More informationMarket Liquidity and the Impacts of the Computerized Trading System: Evidence from the Stock Exchange of Thailand
36 Invesmen Managemen and Financial Innovaions, 4/4 Marke Liquidiy and he Impacs of he Compuerized Trading Sysem: Evidence from he Sock Exchange of Thailand Sorasar Sukcharoensin 1, Pariyada Srisopisawa,
More informationINTEREST RATE FUTURES AND THEIR OPTIONS: SOME PRICING APPROACHES
INTEREST RATE FUTURES AND THEIR OPTIONS: SOME PRICING APPROACHES OPENGAMMA QUANTITATIVE RESEARCH Absrac. Exchange-raded ineres rae fuures and heir opions are described. The fuure opions include hose paying
More informationRandom Scanning Algorithm for Tracking Curves in Binary Image Sequences
Vol., No., Page 101 of 110 Copyrigh 008, TSI Press Prined in he USA. All righs reserved Random Scanning Algorihm for Tracking Curves in Binary Image Sequences Kazuhiko Kawamoo *1 and Kaoru Hiroa 1 Kyushu
More informationDYNAMIC MODELS FOR VALUATION OF WRONGFUL DEATH PAYMENTS
DYNAMIC MODELS FOR VALUATION OF WRONGFUL DEATH PAYMENTS Hong Mao, Shanghai Second Polyechnic Universiy Krzyszof M. Osaszewski, Illinois Sae Universiy Youyu Zhang, Fudan Universiy ABSTRACT Liigaion, exper
More informationLoad Prediction Using Hybrid Model for Computational Grid
Load Predicion Using Hybrid Model for Compuaional Grid Yongwei Wu, Yulai Yuan, Guangwen Yang 3, Weimin Zheng 4 Deparmen of Compuer Science and Technology, Tsinghua Universiy, Beijing 00084, China, 3, 4
More informationCHARGE AND DISCHARGE OF A CAPACITOR
REFERENCES RC Circuis: Elecrical Insrumens: Mos Inroducory Physics exs (e.g.
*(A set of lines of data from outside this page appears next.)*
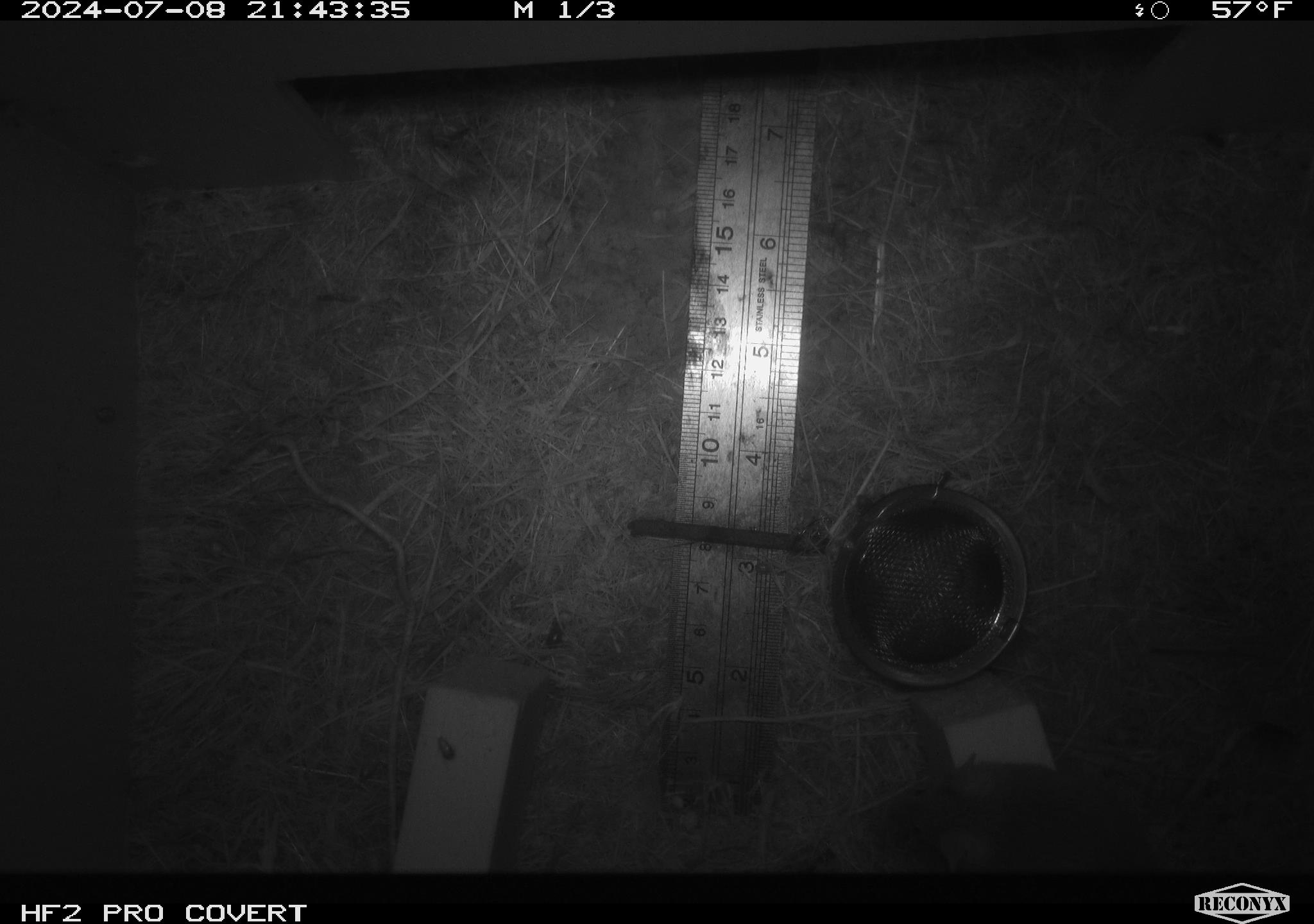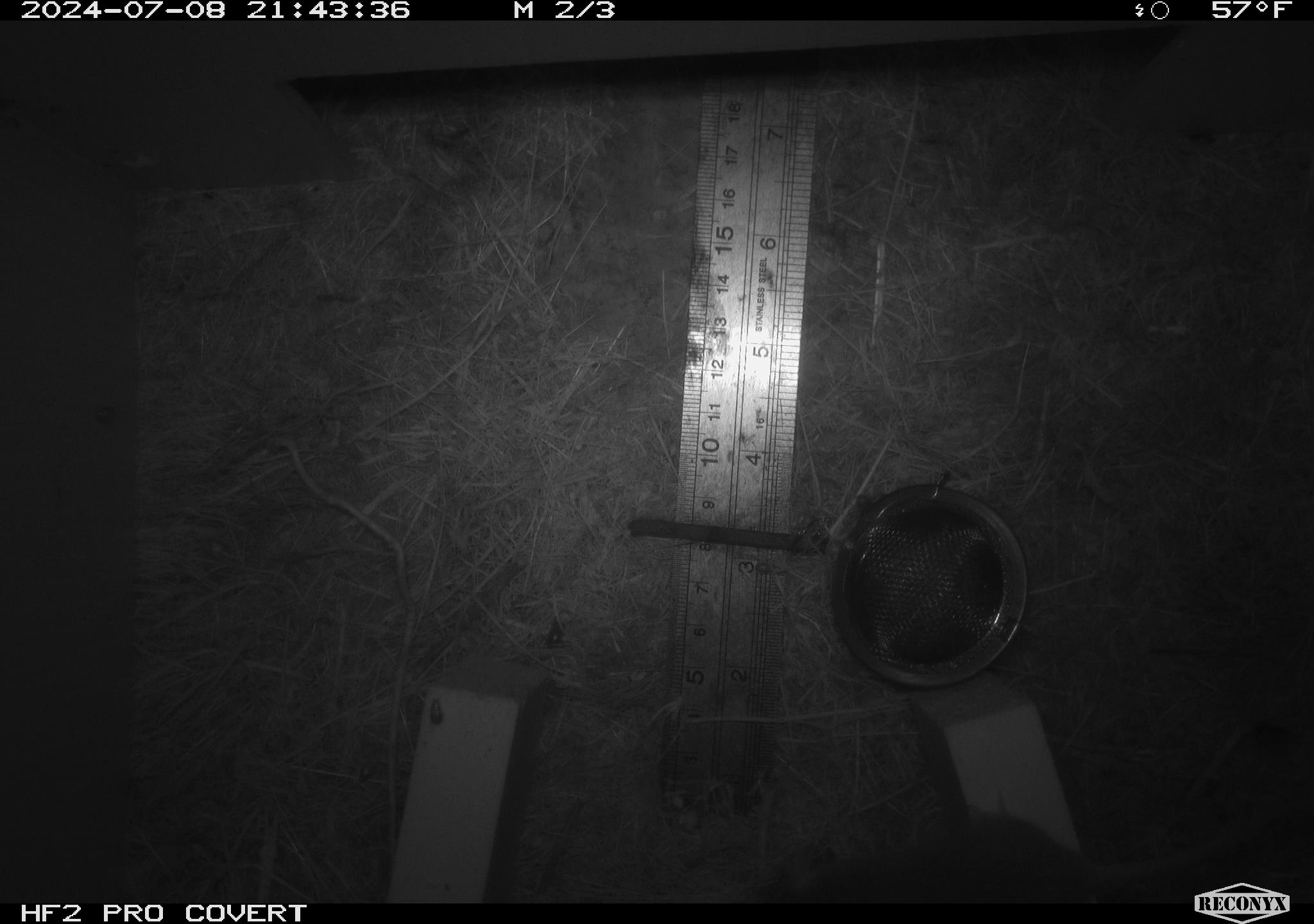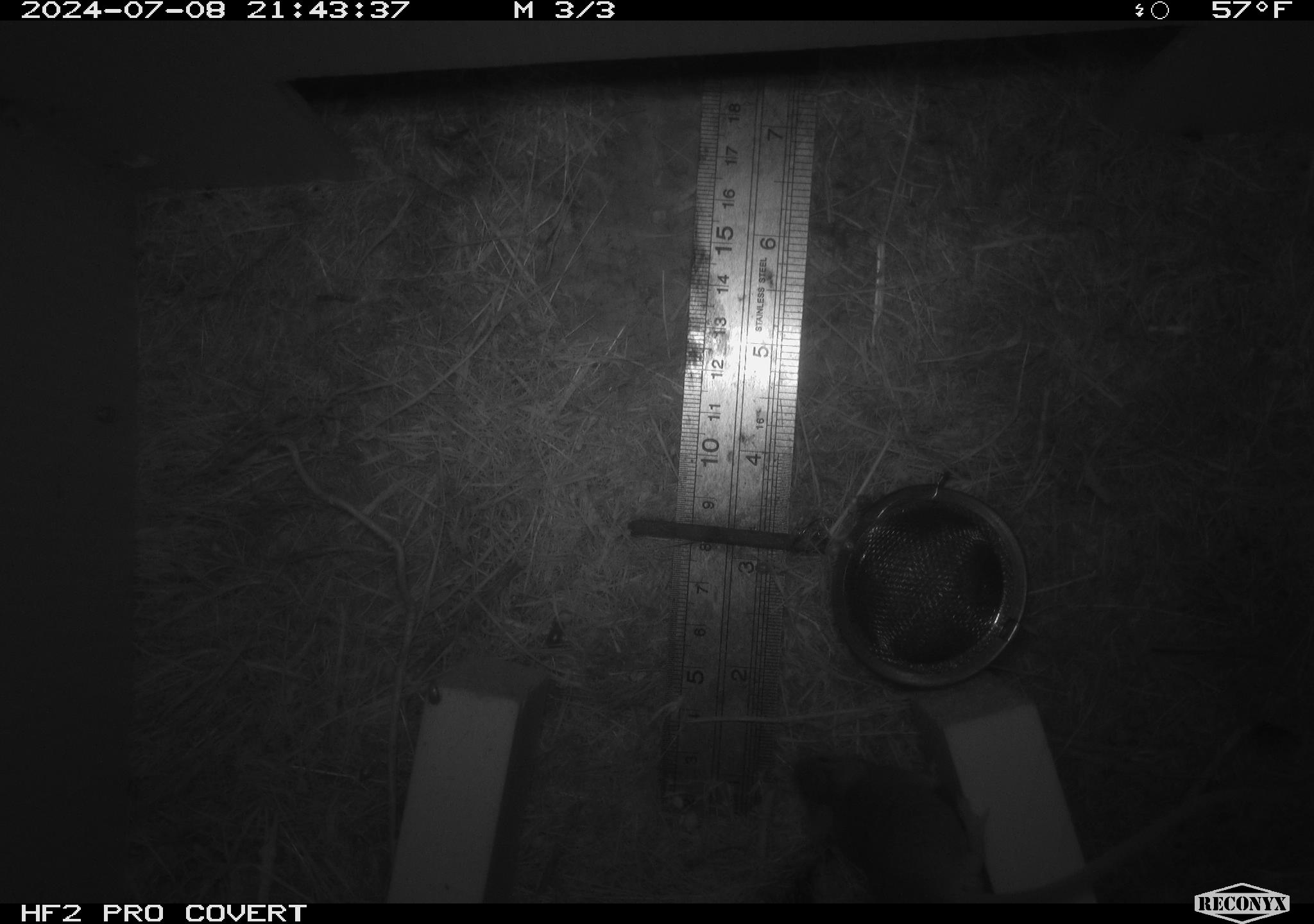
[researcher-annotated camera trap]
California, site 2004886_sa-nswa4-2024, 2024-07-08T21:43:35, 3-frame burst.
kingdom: Animalia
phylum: Arthropoda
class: Malacostraca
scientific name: Malacostraca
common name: amphipods, crabs, isopods, krill, lobsters and shrimps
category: malacostracan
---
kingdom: Animalia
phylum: Chordata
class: Mammalia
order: Rodentia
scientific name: Rodentia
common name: mouse species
A. Halliday and Resnick, Physics ; M. Sernheim and J. Kane, General Physics.) This Laboraory Manual: Commonly Used Insrumens:
More informationARCH 2013.1 Proceedings
Aricle from: ARCH 213.1 Proceedings Augus 1-4, 212 Ghislain Leveille, Emmanuel Hamel A renewal model for medical malpracice Ghislain Léveillé École d acuaria Universié Laval, Québec, Canada 47h ARC Conference
More informationPredicting Stock Market Index Trading Signals Using Neural Networks
Predicing Sock Marke Index Trading Using Neural Neworks C. D. Tilakarane, S. A. Morris, M. A. Mammadov, C. P. Hurs Cenre for Informaics and Applied Opimizaion School of Informaion Technology and Mahemaical
More informationParticle Filtering for Multiple Object Tracking in Dynamic Fluorescence Microscopy Images: Application to Microtubule Growth Analysis
Chaper Three Paricle Filering for Muliple Objec Tracking in Dynamic Fluorescence Microscopy Images: Applicaion o Microubule Growh Analysis I is remarkable ha a science which began wih he consideraion of
More informationPROFIT TEST MODELLING IN LIFE ASSURANCE USING SPREADSHEETS PART ONE
Profi Tes Modelling in Life Assurance Using Spreadshees PROFIT TEST MODELLING IN LIFE ASSURANCE USING SPREADSHEETS PART ONE Erik Alm Peer Millingon 2004 Profi Tes Modelling in Life Assurance Using Spreadshees
More informationMACROECONOMIC FORECASTS AT THE MOF A LOOK INTO THE REAR VIEW MIRROR
MACROECONOMIC FORECASTS AT THE MOF A LOOK INTO THE REAR VIEW MIRROR The firs experimenal publicaion, which summarised pas and expeced fuure developmen of basic economic indicaors, was published by he Minisry
More informationSPEC model selection algorithm for ARCH models: an options pricing evaluation framework
Applied Financial Economics Leers, 2008, 4, 419 423 SEC model selecion algorihm for ARCH models: an opions pricing evaluaion framework Savros Degiannakis a, * and Evdokia Xekalaki a,b a Deparmen of Saisics,
More informationSingle-machine Scheduling with Periodic Maintenance and both Preemptive and. Non-preemptive jobs in Remanufacturing System 1
Absrac number: 05-0407 Single-machine Scheduling wih Periodic Mainenance and boh Preempive and Non-preempive jobs in Remanufacuring Sysem Liu Biyu hen Weida (School of Economics and Managemen Souheas Universiy
More informationThe Belief Roadmap: Efficient Planning in Belief Space by Factoring the Covariance
1 The Belief Roadmap: Efficien Planning in Belief Space by Facoring he Covariance Samuel Prenice and Nicholas Roy Absrac When a mobile agen does no known is posiion perfecly, incorporaing he prediced uncerainy
More informationMaking a Faster Cryptanalytic Time-Memory Trade-Off
Making a Faser Crypanalyic Time-Memory Trade-Off Philippe Oechslin Laboraoire de Securié e de Crypographie (LASEC) Ecole Polyechnique Fédérale de Lausanne Faculé I&C, 1015 Lausanne, Swizerland philippe.oechslin@epfl.ch
More informationTEMPORAL PATTERN IDENTIFICATION OF TIME SERIES DATA USING PATTERN WAVELETS AND GENETIC ALGORITHMS
TEMPORAL PATTERN IDENTIFICATION OF TIME SERIES DATA USING PATTERN WAVELETS AND GENETIC ALGORITHMS RICHARD J. POVINELLI AND XIN FENG Deparmen of Elecrical and Compuer Engineering Marquee Universiy, P.O.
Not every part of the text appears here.